◆ **Information supplied**:
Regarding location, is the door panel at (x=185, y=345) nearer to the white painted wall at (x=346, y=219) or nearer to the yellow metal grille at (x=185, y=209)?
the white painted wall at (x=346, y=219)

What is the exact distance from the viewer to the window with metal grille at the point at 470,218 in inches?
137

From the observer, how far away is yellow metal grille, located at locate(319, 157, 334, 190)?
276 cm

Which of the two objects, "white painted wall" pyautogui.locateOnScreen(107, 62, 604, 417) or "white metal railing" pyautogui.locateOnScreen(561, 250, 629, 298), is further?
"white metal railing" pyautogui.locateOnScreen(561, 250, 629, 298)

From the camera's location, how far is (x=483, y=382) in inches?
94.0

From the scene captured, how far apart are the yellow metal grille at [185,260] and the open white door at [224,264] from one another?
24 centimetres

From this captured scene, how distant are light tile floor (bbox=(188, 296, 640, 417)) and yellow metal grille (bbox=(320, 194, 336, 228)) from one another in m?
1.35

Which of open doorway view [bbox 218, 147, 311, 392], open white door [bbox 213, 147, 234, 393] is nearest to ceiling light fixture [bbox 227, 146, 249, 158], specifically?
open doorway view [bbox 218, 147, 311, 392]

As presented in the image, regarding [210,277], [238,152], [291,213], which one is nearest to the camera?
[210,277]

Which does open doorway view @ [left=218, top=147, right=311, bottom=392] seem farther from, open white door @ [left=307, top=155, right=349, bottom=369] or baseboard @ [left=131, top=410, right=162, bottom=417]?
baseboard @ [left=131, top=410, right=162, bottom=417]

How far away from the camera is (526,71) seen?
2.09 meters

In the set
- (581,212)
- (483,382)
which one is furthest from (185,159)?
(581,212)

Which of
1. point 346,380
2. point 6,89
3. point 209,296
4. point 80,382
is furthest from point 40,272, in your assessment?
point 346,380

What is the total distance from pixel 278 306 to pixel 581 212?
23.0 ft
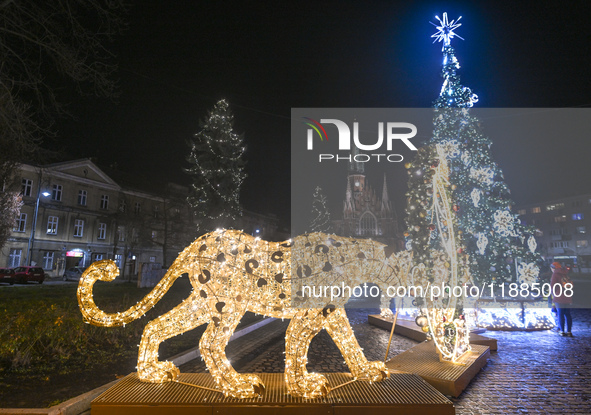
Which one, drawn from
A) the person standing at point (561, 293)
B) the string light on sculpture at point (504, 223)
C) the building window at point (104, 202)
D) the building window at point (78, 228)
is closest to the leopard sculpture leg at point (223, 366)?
the person standing at point (561, 293)

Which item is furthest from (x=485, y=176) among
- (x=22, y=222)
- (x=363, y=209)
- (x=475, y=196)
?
(x=363, y=209)

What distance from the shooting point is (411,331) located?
9172mm

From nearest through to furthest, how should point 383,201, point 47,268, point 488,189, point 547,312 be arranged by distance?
point 547,312
point 488,189
point 47,268
point 383,201

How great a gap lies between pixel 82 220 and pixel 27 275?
10.7 meters

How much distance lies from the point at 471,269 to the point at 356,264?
30.4ft

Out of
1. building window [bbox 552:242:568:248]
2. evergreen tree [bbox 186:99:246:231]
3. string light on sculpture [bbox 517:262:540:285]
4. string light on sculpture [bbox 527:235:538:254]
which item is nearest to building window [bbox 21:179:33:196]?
evergreen tree [bbox 186:99:246:231]

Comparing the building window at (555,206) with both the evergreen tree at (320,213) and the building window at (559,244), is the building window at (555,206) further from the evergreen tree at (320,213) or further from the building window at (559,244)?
the evergreen tree at (320,213)

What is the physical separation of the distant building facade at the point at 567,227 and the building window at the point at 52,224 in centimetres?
5910

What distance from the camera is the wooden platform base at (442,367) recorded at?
16.5ft

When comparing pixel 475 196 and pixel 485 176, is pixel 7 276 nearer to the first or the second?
pixel 475 196

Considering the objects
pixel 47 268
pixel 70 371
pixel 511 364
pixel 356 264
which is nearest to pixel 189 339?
pixel 70 371

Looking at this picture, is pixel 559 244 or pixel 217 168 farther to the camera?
pixel 559 244

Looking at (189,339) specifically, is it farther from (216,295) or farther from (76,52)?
(76,52)

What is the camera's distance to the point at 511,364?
22.0 ft
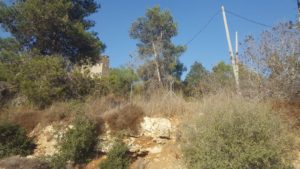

◆ **Short exercise**:
Present every line of the items above as a Markdown table with the columns Row and Line, numbering each row and omitting blank lines. Leave the pictures out of the table.

◆ **Correct response**:
| Row | Line |
|---|---|
| 1 | Regarding location, is the door panel at (x=185, y=345) nearer to the white painted wall at (x=346, y=219) or nearer to the yellow metal grille at (x=185, y=209)? |
| 2 | the white painted wall at (x=346, y=219) |
| 3 | What is the exact distance from the viewer to the window with metal grille at the point at 470,218 in inches? |
| 4 | 137 |
| 5 | From the observer, how far away is yellow metal grille, located at locate(319, 157, 334, 190)? |
| 6 | 276 cm |
| 7 | Which of the two objects, "white painted wall" pyautogui.locateOnScreen(107, 62, 604, 417) or "white metal railing" pyautogui.locateOnScreen(561, 250, 629, 298), is further? |
| 8 | "white metal railing" pyautogui.locateOnScreen(561, 250, 629, 298) |
| 9 | From the camera's location, how far is (x=483, y=382) in inches? |
| 10 | 94.0 |
| 11 | From the scene captured, how far apart are the yellow metal grille at [185,260] and the open white door at [224,264] from one another? |
| 12 | 24 centimetres |
| 13 | From this captured scene, how distant are light tile floor (bbox=(188, 296, 640, 417)) and yellow metal grille (bbox=(320, 194, 336, 228)) from one another in m? |
| 14 | 1.35 |
| 15 | Which of open doorway view [bbox 218, 147, 311, 392], open white door [bbox 213, 147, 234, 393] is nearest to ceiling light fixture [bbox 227, 146, 249, 158], specifically? |
| 16 | open doorway view [bbox 218, 147, 311, 392] |
| 17 | As presented in the image, regarding [210,277], [238,152], [291,213], which one is nearest to the camera? |
| 18 | [210,277] |
| 19 | Which does open doorway view @ [left=218, top=147, right=311, bottom=392] seem farther from, open white door @ [left=307, top=155, right=349, bottom=369] or baseboard @ [left=131, top=410, right=162, bottom=417]? |
| 20 | baseboard @ [left=131, top=410, right=162, bottom=417] |
| 21 | How far away from the camera is (526,71) seen? |
| 22 | 2.09 meters |
| 23 | In the set |
| 24 | - (581,212) |
| 25 | - (483,382) |
| 26 | which one is furthest from (185,159)? |
| 27 | (581,212) |
| 28 | Which of |
| 29 | 1. point 346,380 |
| 30 | 2. point 6,89 |
| 31 | 3. point 209,296 |
| 32 | 4. point 80,382 |
| 33 | is furthest from point 40,272, in your assessment? |
| 34 | point 346,380 |
| 35 | What is the total distance from pixel 278 306 to pixel 581 212? |
| 36 | 23.0 ft |
| 37 | Which one, drawn from |
| 38 | A) the person standing at point (561, 293) |
| 39 | B) the string light on sculpture at point (504, 223) |
| 40 | C) the building window at point (104, 202) |
| 41 | D) the building window at point (78, 228) |
| 42 | is closest to the leopard sculpture leg at point (223, 366)? |
| 43 | the person standing at point (561, 293) |
| 44 | Which item is furthest from (x=485, y=176) among |
| 45 | - (x=22, y=222) |
| 46 | - (x=363, y=209) |
| 47 | - (x=475, y=196) |
| 48 | ? |
| 49 | (x=363, y=209) |
| 50 | What distance from the shooting point is (411,331) located? |
| 51 | 9172mm |
| 52 | From nearest through to furthest, how should point 383,201, point 47,268, point 488,189, point 547,312 be arranged by distance? |
| 53 | point 547,312 |
| 54 | point 488,189 |
| 55 | point 47,268 |
| 56 | point 383,201 |
| 57 | How great a gap lies between pixel 82 220 and pixel 27 275? |
| 58 | 10.7 meters |
| 59 | How much distance lies from the point at 471,269 to the point at 356,264? |
| 60 | 30.4ft |
| 61 | Out of |
| 62 | 1. building window [bbox 552:242:568:248] |
| 63 | 2. evergreen tree [bbox 186:99:246:231] |
| 64 | 3. string light on sculpture [bbox 517:262:540:285] |
| 65 | 4. string light on sculpture [bbox 527:235:538:254] |
| 66 | which item is nearest to building window [bbox 21:179:33:196]? |
| 67 | evergreen tree [bbox 186:99:246:231] |
| 68 | Comparing the building window at (555,206) with both the evergreen tree at (320,213) and the building window at (559,244), is the building window at (555,206) further from the evergreen tree at (320,213) or further from the building window at (559,244)? |
| 69 | the evergreen tree at (320,213) |
| 70 | What is the physical separation of the distant building facade at the point at 567,227 and the building window at the point at 52,224 in centimetres? |
| 71 | 5910 |
| 72 | What distance from the camera is the wooden platform base at (442,367) recorded at? |
| 73 | 16.5ft |
| 74 | When comparing pixel 475 196 and pixel 485 176, is pixel 7 276 nearer to the first or the second? |
| 75 | pixel 475 196 |
| 76 | Considering the objects |
| 77 | pixel 47 268 |
| 78 | pixel 70 371 |
| 79 | pixel 511 364 |
| 80 | pixel 356 264 |
| 81 | which is nearest to pixel 189 339? |
| 82 | pixel 70 371 |
| 83 | Looking at this picture, is pixel 559 244 or pixel 217 168 farther to the camera? |
| 84 | pixel 559 244 |
| 85 | Looking at (189,339) specifically, is it farther from (216,295) or farther from (76,52)? |
| 86 | (76,52) |
| 87 | What is the camera's distance to the point at 511,364? |
| 88 | 22.0 ft |